Larry Ellison to personally back Paramount bid for Warner
(Bloomberg/Molly Schuetz) — Paramount Skydance Corp. amended its bid for Warner Bros. Discovery Inc., including by offering a personal financial guarantee by Oracle Corp. Chairman Larry Ellison, as it seeks to beat out a rival bid from Netflix Inc.
Ellison, one of the richest people in the world, agreed to provide an irrevocable personal guarantee of $40.4 billion in equity financing for Paramount’s proposed $108.4 billion offer for Warner Bros., according to a statement Monday. Ellison, whose son David Ellison is chief executive officer of Paramount, agreed not to revoke the Ellison family trust or adversely transfer its assets while the transaction is pending. Paramount’s $30-a-share offer remains unchanged.
Paramount confirmed that the Ellison family trust owns about 1.16 billion shares of Oracle common stock and that all material liabilities are publicly disclosed. The company also offered to increase its regulatory reverse termination fee to $5.8 billion fee from $5 billion.

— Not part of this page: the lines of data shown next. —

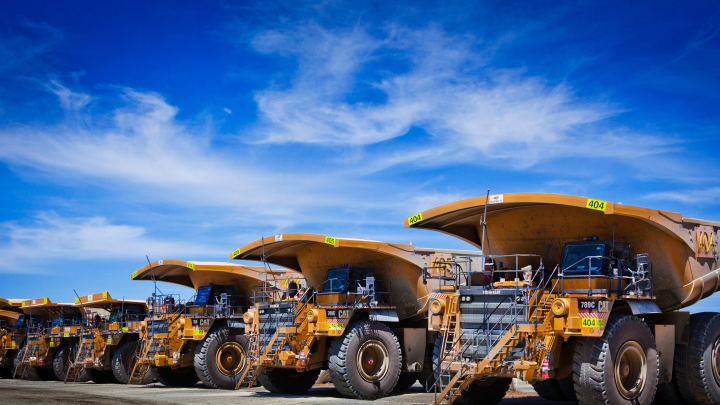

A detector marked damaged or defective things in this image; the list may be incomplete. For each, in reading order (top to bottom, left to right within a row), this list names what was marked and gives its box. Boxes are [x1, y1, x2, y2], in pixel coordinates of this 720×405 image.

rusty steel body [0, 298, 23, 368]
rusty steel body [14, 296, 84, 372]
rusty steel body [69, 292, 148, 378]
rusty steel body [129, 260, 292, 380]
rusty steel body [233, 234, 470, 378]
rusty steel body [404, 192, 720, 400]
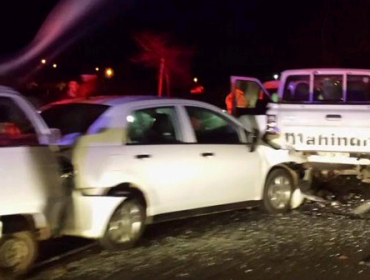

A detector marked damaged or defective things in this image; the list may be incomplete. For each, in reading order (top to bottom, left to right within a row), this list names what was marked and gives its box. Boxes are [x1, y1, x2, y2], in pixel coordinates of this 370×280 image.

damaged white car [40, 96, 306, 249]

“In an effort to address Warner Bros.’s amorphous need for ‘flexibility’ in interim operations, Paramount’s revised proposed merger agreement offers further improved flexibility to Warner Bros. on debt refinancing transactions, representations and interim operating covenants,” Paramount said in its statement.

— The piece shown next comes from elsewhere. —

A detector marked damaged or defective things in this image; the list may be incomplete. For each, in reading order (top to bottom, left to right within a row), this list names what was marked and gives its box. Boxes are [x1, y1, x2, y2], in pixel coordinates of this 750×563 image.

Paramount has been aggressively pursuing Warner Bros. for months and the battle for one of Hollywood’s most storied studios has taken an increasingly acrimonious turn. David Ellison was taken by surprise earlier this month when the Warner Bros. board agreed to a deal with Netflix for $82.7 billion for the streaming and studio assets. Paramount subsequently launched a hostile takeover offer in a direct appeal to shareholders. Warner Bros. board urged shareholders to reject Paramount’s offer, which includes $54 billion in debt commitments, deeming it “inferior” and “inadequate.” The board took special aim at the uncertain financing and the risk implicit in a revocable trust that Paramount could terminate the deal at any time.
Paramount, controlled by the Ellisons, is competing with the most valuable entertainment company in the world to acquire Warner Bros., one of Hollywood’s most storied studios, as well as HBO, one of the crown jewels of the TV business. Executives from both Paramount and Netflix have argued that they would be the best owners and utilize the coveted Warner Bros. library to boost their streaming operations.
In its letter to shareholders and a detailed 94-page regulatory filing last week, Warner Bros. hammered away at risks in the Paramount offer, including what the company described as the Ellison family’s failure to adequately backstop their equity commitment. The equity is supported by “an unknown and opaque revocable trust,” the board said. The documents Paramount provided “contain gaps, loopholes and limitations that put you, our shareholders, and our company at risk.”
Netflix also announced Monday that it has refinanced part of a $59 billion bridge loan with cheaper and longer-term debt, bolstering the financial package underpinning its bid for Warner Bros.